Herbs and supplements are another way to help support your body in finding calm and allowing the nervous system to reach rest and digest. I’ve found ashwaghanda to be very helpful with stress. It is very calming, and bonus – it helps with sleep due to the calming nature of it. Holy basil or tulsi are other great herbs. Both of these have been used in Ayurveda for many thousands of years.
Fish oil supplements are also beneficial in higher doses due to the omega-3 fatty acids and have been found to reduce anxiety when it’s at doses of 2000 mg a day. Vitamin D3 is another one that has research connecting lower levels to being connected to anxiety, and higher levels due to decreased anxiety. There is an epidemic of low Vitamin d levels in our country as well, and it boosts your immune system, so it’s a win-win to take this supplement.
There is emotional work that can help anxiety as well.
Identifying and managing what you are thinking is of huge benefit, and I use a coaching methodology for this. In my experience, mindfulness helps you to be aware of the thoughts, but then sometimes I find there needs to be something to DO with those thoughts. Coaching uses specific techniques to turn those around to new thoughts. Basically you are finding a better feeling, believable thought that you can practice instead of the pre-programmed beliefs so many of us are handed when we are children.

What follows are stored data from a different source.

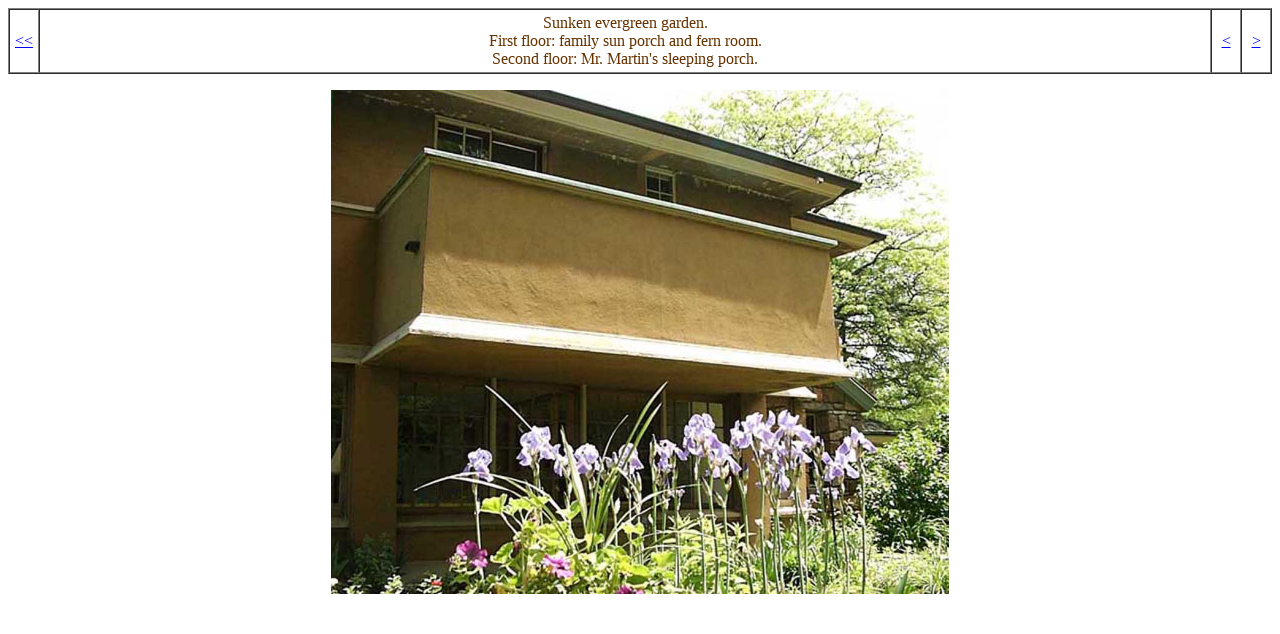

--- FILE ---
content_type: text/html
request_url: https://www.buffaloah.com/a/DERBY/oldlake/6472/gray02/source/6.html
body_size: 425
content:
<!DOCTYPE HTML PUBLIC "-//W3C//DTD HTML 3.2//EN">
<HTML>

<HEAD>
	<META HTTP-EQUIV="Content-Type" CONTENT="text/html;CHARSET=iso-8859-1">
	<META NAME="GENERATOR" Content="Symantec Visual Page Mac 1.1.1">
	<TITLE>2002 Graycliff Photos</TITLE>
</HEAD>

<BODY TEXT="#000000" BGCOLOR="#FFFFFF" LINK="#0000FF" VLINK="#0000FF">

<CENTER>
<P>
<TABLE BORDER="1" CELLPADDING="4" CELLSPACING="0" WIDTH="100%">
	<TR>
		<TD WIDTH="20">
			<P ALIGN="CENTER"><A HREF="../index.html">&lt;&lt;</A>
		</TD>
		<TD>
			<P ALIGN="CENTER"><FONT COLOR="#663300">Sunken evergreen garden.<BR>
			First floor: family sun porch and fern room. <BR>
			Second floor: Mr. Martin's sleeping porch.</FONT>
		</TD>
		<TD WIDTH="20">
			<P ALIGN="CENTER"><A HREF="5.html">&lt;</A>
		</TD>
		<TD WIDTH="20">
			<P ALIGN="CENTER"><A HREF="7.html">&gt;</A>
		</TD>
	</TR>
</TABLE>
</P>
</CENTER>
<CENTER>
<IMG SRC="../image/07.jpg" WIDTH="618" HEIGHT="504" ALIGN="BOTTOM" ALT="07.jpg" BORDER="0"></CENTER>

<script src="https://www.google-analytics.com/urchin.js" type="text/javascript">
</script>
<script type="text/javascript">
_uacct = "UA-4155640-1";
urchinTracker();
</script></BODY>

</HTML>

I have also found that many other types of energy work can help manage anxiety or worry as well. I love acupuncture, and it is a great way to help calm the nervous system and there is scientific evidence behind this type of work. There is also evidence for Reiki and the help in anxiety management.
Here are some of the other ideas my friends mentioned that I just loved!
- If I’m obsessing over the worry, I write it down and put it in my “God Box” Once it’s in the box, it’s out of my hands.
- Meditation, talking it out with a friend or coach, movement, singing, tapping, screaming…
- Breathe. Move. Hum.
- I’m using alternate nostril breathing. 7-10 mins makes a huge difference to how I feel and clears my mind. Aside from feeling less anxious, I feel I’m better able to creatively problem solve too.
- I breathe, and come up with counter examples. Usually doesn’t take more than one or two….
- I listen to classical music
- I write morning pages every morning
- When it’s really bad, my best tool is to just be still for a minute and just say, out loud: “I’m just really scared.” Often tears follow for just a minute and then I feel much better and the other tools work better.
- Transfiguration (which is one of my favorite tools too and one I use with my students and clients all the time.
Overall, my encouragement is to be as gentle and kind to yourself as possible. We are living in times that we’ve never really lived through and there is so much out there that can be helpful. Get support. Ask for help. Hire a coach or a therapist, or even just a kind and compassionate friend. There are so many options available to help you naturally deal with anxiety and worry.